« Quand on est devant, à Paris, on ne peut pas se contenter de ne faire qu’un bon match… » Comme ses joueurs, Sébastien Leriche y a cru, et a eu raison d’y croire. Une fois de plus, comme souvent ces dernières années, les Irréductibles ont accroché Paris, longtemps, jusqu’aux dernières minutes avant un brutal retour à la réalité. Celle d’un adversaire qui reste le seul que le coach cessonnais n’a pas encore vaincu depuis son arrivée en 2019 à la tête de l’équipe.
Ce samedi soir à Coubertin, peut-être encore plus que les fois précédentes, Cesson pouvait s’y voir. Après les surprises de la veille dans une seconde journée totalement folle de Daikin Starligue (victoire de Saran à Limoges, de Caen à Toulouse ou encore de Chartres contre Tremblay et Sélestat face à Chambéry), les Bretons se sont vus faire encore plus fort.

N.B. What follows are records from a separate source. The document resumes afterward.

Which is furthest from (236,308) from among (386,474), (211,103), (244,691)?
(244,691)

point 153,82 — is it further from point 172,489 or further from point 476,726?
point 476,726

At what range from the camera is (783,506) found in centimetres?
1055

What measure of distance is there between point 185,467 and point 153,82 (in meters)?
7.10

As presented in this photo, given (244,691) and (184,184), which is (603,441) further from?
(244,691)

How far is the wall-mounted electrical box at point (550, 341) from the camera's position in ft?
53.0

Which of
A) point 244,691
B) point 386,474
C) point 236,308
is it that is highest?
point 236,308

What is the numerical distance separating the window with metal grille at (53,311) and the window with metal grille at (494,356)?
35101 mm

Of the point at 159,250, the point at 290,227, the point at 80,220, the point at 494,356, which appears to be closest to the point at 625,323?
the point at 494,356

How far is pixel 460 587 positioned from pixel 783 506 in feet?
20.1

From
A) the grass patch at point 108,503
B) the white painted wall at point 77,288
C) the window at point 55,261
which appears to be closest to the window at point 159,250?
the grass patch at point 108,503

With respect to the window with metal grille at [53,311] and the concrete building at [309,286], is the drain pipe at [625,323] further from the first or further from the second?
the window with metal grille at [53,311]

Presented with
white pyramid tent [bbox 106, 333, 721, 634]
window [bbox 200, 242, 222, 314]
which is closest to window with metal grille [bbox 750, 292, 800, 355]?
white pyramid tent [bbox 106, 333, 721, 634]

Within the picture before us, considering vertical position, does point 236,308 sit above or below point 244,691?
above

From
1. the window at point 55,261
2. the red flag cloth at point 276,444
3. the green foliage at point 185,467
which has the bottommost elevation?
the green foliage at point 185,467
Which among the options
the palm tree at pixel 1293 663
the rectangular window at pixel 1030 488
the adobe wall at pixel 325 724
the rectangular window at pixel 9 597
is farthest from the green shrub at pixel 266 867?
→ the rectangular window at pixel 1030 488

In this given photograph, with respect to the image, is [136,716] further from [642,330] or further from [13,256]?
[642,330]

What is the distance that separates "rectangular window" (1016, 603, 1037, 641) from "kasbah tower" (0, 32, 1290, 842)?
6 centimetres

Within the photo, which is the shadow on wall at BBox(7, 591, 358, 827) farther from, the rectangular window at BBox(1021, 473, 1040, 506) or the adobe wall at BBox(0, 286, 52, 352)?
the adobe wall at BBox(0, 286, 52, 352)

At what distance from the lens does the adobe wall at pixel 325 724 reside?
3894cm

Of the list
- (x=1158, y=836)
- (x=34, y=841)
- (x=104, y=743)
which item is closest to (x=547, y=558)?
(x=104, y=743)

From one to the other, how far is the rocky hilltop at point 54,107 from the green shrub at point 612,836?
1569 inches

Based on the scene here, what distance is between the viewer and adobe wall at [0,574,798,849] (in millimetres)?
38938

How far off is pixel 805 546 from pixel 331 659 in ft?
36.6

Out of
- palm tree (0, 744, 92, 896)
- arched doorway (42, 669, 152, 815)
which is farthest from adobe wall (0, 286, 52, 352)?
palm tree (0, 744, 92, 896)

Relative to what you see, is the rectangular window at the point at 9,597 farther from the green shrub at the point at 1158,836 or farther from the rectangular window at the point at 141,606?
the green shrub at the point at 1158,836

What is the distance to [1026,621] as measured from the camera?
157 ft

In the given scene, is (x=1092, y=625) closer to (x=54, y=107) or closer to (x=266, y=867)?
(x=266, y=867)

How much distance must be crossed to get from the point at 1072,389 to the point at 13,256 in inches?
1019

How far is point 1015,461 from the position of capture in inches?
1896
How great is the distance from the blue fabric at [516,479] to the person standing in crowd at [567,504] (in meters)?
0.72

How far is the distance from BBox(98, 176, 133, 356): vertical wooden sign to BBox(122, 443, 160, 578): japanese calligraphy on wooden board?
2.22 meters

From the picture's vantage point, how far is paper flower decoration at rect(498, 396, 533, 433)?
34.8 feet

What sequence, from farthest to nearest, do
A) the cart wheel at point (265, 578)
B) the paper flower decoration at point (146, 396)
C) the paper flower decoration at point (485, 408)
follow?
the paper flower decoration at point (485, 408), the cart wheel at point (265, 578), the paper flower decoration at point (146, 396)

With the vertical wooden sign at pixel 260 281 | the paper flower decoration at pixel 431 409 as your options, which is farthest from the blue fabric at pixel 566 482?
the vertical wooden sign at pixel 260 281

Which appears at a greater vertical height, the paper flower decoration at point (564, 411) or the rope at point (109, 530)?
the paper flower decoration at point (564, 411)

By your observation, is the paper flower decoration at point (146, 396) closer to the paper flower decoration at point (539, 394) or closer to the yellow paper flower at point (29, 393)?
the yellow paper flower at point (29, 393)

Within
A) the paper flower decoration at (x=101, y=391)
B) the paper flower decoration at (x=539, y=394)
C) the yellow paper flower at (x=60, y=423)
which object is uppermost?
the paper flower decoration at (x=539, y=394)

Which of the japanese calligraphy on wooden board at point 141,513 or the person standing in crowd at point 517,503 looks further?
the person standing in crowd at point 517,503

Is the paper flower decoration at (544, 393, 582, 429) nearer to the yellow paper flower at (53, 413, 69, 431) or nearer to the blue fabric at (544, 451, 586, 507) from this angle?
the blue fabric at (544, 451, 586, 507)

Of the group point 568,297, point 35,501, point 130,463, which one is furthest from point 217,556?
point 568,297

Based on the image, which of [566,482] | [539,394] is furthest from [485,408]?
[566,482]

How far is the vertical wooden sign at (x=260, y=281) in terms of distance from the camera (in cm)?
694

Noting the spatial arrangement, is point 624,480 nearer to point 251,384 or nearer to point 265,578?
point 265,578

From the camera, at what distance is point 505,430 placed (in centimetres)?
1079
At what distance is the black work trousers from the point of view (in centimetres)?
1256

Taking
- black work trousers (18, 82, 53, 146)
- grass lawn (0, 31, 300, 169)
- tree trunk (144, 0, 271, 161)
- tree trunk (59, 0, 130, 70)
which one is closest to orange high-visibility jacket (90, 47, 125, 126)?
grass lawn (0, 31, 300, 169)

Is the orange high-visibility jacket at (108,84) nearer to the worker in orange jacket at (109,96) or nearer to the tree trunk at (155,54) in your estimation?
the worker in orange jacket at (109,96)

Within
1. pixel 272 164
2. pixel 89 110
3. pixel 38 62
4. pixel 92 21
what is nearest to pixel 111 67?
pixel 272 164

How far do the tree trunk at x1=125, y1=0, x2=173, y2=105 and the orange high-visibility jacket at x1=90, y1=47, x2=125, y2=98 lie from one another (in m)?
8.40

Un 0-5 et devant au repos !
Pour éviter cela, le PSG (champion de France en titre depuis …douze ans !), a du sérieusement accélérer et se secouer dans une fin de match attaquée derrière ses hôtes du soir (49′ ,21-22). La faute à une première période où Cesson court d’abord après le score durant un quart d’heure, sans jamais être détaché à plus de trois buts, face à des Parisiens se pensant en mode diesel et loin d’être la meilleure version d’eux-mêmes.
Michal Baran, de nouveau très bon comme face à Nîmes (un 6/7 très impressionnant), n’en a cure et envoie quelques missiles, tout comme Gustavo Rodrigues, qui font douter l’ogre parisien. Mieux, avec un temps fort épatant en fin de première période, Mate Sunjic (9 arrêts au total) et ses coéquipiers collent un improbable 0-5 aux locaux et virent même en tête au repos (13-15), en ayant parfaitement su mettre en échec le PSG dans le secteur offensif. Impressionnant.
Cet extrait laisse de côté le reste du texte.